LeNet、AlexNet、VGG、ResNet34在CIFAR10上的准确度
忽然对CNN卷积神经网络比较感兴趣,于是选择了CIFAR-10数据集进行机器视觉的学习。
CIFAR-10
CIFAR-10是一个更接近普适物体的彩色图像数据集。CIFAR-10 是一个用于识别普适物体的小型数据集。一共包含10 个类别的RGB 彩色图片:飞机( airplane )、汽车( automobile )、鸟类( bird )、猫( cat )、鹿( deer )、狗( dog )、蛙类( frog )、马( horse )、船( ship )和卡车( truck )。
每个图片的尺寸为32 × 32 ,每个类别有6000个图像,数据集中一共有50000 张训练图片和10000 张测试图片。
MNIST数据集
MNIST数据集是机器学习领域中非常经典的一个数据集,训练数据集包含 60,000 个样本, 测试数据集包含 10,000 样本. 在 MNIST 数据集中的每张图片由 28 x 28 个像素点构成, 每个像素点用一个灰度值表示.
CIFAR-10和与MNIST之间的区别
与MNIST数据集中目比, CIFAR-10 真高以下不同点
(1)、CIFAR-10 是3 通道的彩色RGB 图像,而MNIST 是灰度图像。

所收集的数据

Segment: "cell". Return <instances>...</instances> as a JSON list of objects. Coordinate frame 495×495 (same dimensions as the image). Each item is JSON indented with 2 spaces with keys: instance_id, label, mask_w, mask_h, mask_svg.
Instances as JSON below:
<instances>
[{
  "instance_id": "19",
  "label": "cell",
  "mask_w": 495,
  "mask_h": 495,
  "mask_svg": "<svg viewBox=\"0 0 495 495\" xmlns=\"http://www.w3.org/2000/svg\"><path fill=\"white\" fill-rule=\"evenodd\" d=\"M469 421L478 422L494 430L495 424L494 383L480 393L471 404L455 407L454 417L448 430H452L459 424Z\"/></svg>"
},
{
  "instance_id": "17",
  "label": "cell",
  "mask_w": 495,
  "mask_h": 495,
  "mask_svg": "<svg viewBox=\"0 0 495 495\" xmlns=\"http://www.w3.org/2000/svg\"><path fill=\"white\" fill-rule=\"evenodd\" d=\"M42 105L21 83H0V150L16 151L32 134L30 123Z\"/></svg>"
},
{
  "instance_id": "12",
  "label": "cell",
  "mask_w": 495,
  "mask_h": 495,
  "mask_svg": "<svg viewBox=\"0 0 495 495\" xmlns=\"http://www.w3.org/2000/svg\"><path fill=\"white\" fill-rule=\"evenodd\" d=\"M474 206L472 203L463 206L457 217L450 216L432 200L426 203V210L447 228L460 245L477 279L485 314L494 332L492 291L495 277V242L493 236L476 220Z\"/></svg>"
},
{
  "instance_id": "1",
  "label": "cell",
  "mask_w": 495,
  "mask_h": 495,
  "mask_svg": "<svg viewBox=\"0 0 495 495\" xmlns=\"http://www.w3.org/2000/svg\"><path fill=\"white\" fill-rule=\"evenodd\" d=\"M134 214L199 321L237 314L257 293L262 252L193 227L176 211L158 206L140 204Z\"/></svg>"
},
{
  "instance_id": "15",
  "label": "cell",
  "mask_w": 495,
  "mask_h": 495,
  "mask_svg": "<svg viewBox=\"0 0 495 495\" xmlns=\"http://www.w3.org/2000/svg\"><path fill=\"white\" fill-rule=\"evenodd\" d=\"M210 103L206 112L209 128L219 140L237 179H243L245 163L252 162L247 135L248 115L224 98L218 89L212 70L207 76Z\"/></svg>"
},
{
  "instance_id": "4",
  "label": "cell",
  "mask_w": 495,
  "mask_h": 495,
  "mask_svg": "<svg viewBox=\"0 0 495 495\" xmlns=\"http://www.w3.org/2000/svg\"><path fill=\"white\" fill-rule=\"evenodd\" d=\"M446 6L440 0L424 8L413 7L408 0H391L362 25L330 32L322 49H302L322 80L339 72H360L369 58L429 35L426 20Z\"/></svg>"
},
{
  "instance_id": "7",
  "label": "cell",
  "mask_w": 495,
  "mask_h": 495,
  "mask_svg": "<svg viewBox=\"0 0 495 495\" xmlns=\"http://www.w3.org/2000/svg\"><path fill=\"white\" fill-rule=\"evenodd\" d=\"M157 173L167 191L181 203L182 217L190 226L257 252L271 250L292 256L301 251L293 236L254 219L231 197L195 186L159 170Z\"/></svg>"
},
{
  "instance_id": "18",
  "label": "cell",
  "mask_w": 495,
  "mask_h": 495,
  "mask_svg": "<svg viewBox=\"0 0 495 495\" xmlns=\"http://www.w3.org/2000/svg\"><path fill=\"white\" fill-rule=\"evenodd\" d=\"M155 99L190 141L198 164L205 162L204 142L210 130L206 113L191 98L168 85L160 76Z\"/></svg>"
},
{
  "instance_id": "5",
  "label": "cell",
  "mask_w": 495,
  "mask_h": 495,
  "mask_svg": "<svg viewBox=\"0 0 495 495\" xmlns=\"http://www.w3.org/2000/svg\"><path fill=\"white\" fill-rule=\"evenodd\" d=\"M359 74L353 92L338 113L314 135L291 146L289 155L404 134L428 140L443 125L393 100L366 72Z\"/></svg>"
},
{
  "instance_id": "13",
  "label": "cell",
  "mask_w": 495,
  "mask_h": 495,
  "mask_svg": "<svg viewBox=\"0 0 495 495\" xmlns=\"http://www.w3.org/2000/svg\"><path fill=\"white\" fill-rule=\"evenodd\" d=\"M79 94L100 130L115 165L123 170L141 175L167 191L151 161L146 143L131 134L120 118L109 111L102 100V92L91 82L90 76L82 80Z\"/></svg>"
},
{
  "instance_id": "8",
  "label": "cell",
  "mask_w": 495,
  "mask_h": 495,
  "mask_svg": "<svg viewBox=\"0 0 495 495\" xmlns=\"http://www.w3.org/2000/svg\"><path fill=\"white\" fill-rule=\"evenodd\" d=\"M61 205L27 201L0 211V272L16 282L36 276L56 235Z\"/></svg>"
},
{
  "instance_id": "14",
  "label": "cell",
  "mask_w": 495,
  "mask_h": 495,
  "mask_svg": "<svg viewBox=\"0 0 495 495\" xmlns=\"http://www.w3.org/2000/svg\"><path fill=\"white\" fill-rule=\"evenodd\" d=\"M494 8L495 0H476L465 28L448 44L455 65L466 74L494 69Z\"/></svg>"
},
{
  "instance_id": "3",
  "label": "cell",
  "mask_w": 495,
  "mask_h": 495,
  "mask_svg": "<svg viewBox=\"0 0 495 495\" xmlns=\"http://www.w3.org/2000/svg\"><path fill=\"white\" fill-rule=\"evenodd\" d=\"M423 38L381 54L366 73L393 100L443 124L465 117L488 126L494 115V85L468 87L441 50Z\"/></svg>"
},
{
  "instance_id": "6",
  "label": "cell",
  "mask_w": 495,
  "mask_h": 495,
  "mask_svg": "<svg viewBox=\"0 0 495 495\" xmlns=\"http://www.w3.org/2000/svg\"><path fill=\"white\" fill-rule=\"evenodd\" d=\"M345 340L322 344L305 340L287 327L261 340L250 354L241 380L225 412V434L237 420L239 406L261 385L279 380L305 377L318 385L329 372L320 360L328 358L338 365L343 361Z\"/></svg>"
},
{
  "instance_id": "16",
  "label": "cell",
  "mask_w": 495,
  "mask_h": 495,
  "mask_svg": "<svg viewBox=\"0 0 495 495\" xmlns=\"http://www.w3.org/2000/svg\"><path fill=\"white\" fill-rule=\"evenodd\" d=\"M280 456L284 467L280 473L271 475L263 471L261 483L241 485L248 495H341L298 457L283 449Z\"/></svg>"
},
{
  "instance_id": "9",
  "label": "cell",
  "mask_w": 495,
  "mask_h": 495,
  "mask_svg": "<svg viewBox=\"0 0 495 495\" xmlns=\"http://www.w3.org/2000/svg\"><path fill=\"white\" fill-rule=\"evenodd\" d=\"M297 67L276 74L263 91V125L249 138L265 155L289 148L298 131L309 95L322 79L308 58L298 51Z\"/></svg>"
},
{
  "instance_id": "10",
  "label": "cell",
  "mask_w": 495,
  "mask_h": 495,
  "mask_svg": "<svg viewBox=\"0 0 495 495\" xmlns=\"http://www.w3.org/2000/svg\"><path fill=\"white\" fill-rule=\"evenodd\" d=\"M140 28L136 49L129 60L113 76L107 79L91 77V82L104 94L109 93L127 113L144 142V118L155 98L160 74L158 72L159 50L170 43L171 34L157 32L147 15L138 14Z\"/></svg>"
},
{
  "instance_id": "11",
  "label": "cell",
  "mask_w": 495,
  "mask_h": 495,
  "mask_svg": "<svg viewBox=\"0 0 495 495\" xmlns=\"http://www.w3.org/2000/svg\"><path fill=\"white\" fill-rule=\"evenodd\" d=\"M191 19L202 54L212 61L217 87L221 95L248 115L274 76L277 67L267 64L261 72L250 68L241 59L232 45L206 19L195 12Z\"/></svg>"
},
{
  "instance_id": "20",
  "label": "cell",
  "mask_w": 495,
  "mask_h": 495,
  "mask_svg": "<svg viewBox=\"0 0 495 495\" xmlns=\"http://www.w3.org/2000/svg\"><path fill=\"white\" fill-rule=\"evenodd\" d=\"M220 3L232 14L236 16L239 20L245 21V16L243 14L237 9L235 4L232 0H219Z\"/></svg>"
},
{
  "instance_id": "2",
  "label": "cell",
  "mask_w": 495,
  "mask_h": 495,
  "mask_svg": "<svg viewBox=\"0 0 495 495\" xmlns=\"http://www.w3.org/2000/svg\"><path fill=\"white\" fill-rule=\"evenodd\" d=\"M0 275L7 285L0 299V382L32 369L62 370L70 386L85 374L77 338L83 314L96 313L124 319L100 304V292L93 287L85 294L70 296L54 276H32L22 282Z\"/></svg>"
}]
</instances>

## 任务
a. 将介绍CIFAR-10与MNIST数据集的文档片段中"每个图片的尺寸为32 × 32 ,每个类别有6000个图像,数据集中一共有50000 张训练图片和10000 张测试图片。"一句译为英文。
b. 续写介绍CIFAR-10与MNIST数据集的文档片段,从其末句之后接着写。

## 答案汇总
a. Each image is 32 × 32 in size, each category contains 6,000 images, and the dataset has a total of 50,000 training images and 10,000 test images.

b.
(2)、CIFAR-10 的图片尺寸为32 × 32 , 而MNIST 的图片尺寸为28 × 28 ,比MNIST 稍大。
(3)、相比于手写字符, CIFAR-10 含有的是现实世界中真实的物体,不仅噪声很大,而且物体的比例、特征都不尽相同,这为识别带来很大困难。直接的线性模型如Softmax 在CIFAR-10 上表现得很差。
LeNet代码
import torch
import torch.nn as nn
from torch import optim
from torch.utils.data import DataLoader
from torchvision import transforms
from torchvision import datasets
from tqdm import tqdm
transform = transforms.Compose([
transforms.RandomHorizontalFlip(),
transforms.ToTensor()
])
# 定义超参数
BATCH_SIZE = 128 # 批的大小
# CIFAR-10
train_dataset = datasets.CIFAR10('./data1', train=True, transform=transform, download=False)
train_loader = DataLoader(train_dataset, batch_size=BATCH_SIZE, shuffle=True, num_workers=0, pin_memory=True)
test_dataset = datasets.CIFAR10('./data1', train=False, transform=transform, download=False)
test_loader = DataLoader(test_dataset, batch_size=BATCH_SIZE, shuffle=False, num_workers=0, pin_memory=True)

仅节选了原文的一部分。